Однако, сама возможность дистанциироваться от социальных ролей, от бюрократической казуистики, от идеологических молитв - стабилизирует социальную систему
вместо того, чтобы колебать её.
     «Role-distancing, ..maintains an essentially conservative relationship between the individual and the 
social fabric. By asserting that his part in it is something more than is apparent, his state of consciousness
is frozen...»(37)[39]. «By demystifying daily life, man conveys to himself and others the impression that 
he has risen beyond it, even as he goes through the motions and does what is expected of him.»(38)[40]. «...liberal sociologists (и, добавим, многие благодушные западные советологи) tend to see de-mystification of social interaction and social processes as a necessary preliminary to radical structural 
change. In many circumstances, however, it is demystification itself which, by allowing the individual to 
distance himself from the social arrangements... give him a sense of satisfaction with his own lot which is incompatible with a desire for a change.»(39)[41]. Появившаяся в современном советском 
тоталитаризме возможность психологического дистанциирования от социальной 
реальности, «...equally radical in the sense of opening up the windows to an alternative reality and 
equally conservative in saying that this is only a window.»(40)[42], способствует тому, что человек приходит к намеренной и циничной ориентации на реальность, к self-conscious reinvestment. Советская власть спасает себя, бросая людям минимум внутреннего пространства и 
отделяя его от «объективной реальности» тотальной идеологии, задушенной экономики, миллионнотонного присутствия государственной и партийной иерархии, институционализированных отношений, искусственных, бездушных и жестоких, от какого 
бы то ни было участия в политике государства. И люди на всё это соглашаются тем более, 
что обладают внутренними империями, где могут дышать и жить по-своему. Империи 
эти частично проецируются во-вне, создавая сеть «неофициозных» отношений людей - 
по причастности к той же «философии жизни», к тому же хобби, к той же профессии. 
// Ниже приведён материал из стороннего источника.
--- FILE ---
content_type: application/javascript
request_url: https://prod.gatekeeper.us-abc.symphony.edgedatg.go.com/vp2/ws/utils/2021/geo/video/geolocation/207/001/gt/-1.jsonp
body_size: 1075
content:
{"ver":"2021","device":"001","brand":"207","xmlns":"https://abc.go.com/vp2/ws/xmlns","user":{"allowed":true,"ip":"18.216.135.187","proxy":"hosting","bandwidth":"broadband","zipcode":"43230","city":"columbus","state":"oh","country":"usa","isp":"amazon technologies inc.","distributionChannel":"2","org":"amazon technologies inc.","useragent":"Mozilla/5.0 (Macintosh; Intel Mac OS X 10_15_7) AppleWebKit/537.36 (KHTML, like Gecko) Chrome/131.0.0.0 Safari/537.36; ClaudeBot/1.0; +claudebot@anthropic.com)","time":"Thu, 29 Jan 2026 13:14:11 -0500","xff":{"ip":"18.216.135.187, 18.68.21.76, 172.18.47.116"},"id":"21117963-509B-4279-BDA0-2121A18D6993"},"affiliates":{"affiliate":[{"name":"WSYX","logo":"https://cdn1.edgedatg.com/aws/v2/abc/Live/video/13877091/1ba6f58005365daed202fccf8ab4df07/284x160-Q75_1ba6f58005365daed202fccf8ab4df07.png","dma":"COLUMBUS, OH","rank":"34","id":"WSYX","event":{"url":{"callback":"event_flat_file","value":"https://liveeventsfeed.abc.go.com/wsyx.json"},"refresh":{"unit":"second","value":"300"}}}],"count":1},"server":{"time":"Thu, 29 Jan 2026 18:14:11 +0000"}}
Такими побочными дорогами и задними дворами советской жизни люди и живы. Как
было объяснено в других главах в эти вне-официозные пространства люди привносят всё 
те же тоталитарные навыки отношений, ненавидя всех, кто не разделяет их жизненного 
стиля. Советский человек выигрывает вдвойне, имея возможность проявлять 
нетерпимость и самоабсолютизацию в своих частных мирах, и во-вторых в том, что дистанциируясь от официозного тоталитаризма и таким образом приспосабливаясь к 
нему успешно, он не становится его жертвой.
     Иное дело диссиденты. Не будучи радикалами в истинном смысле, а всего лишь радикальствующими консерваторами, они испытывают чисто психологические трудности 
в дистанциировании от реальности. Иными словами, те люди, которые испытывают 
трудности в психологическом отстранении от социальной актуальности, имеют 
тенденцию становиться или наиболее пламенными административно-партийными функционерами, или ... диссидентами. Обе категории обладают одной и той же 
особенностью - неспособностью принимать .социальную реальность как относительную. 
Они движимы одним и тем же навыком - полностью идентифицироваться с социальным 
миром и с собственной социальной ролью. До того момента, с которого они будучи в 
СССР получили возможность опираться на «западную общественность», советские 
диссиденты были в положении пролетариата во внемарксистском смысле(«...simply a people unrelated to the machinery of power, without established legal instruments in its hands.») (41)[43]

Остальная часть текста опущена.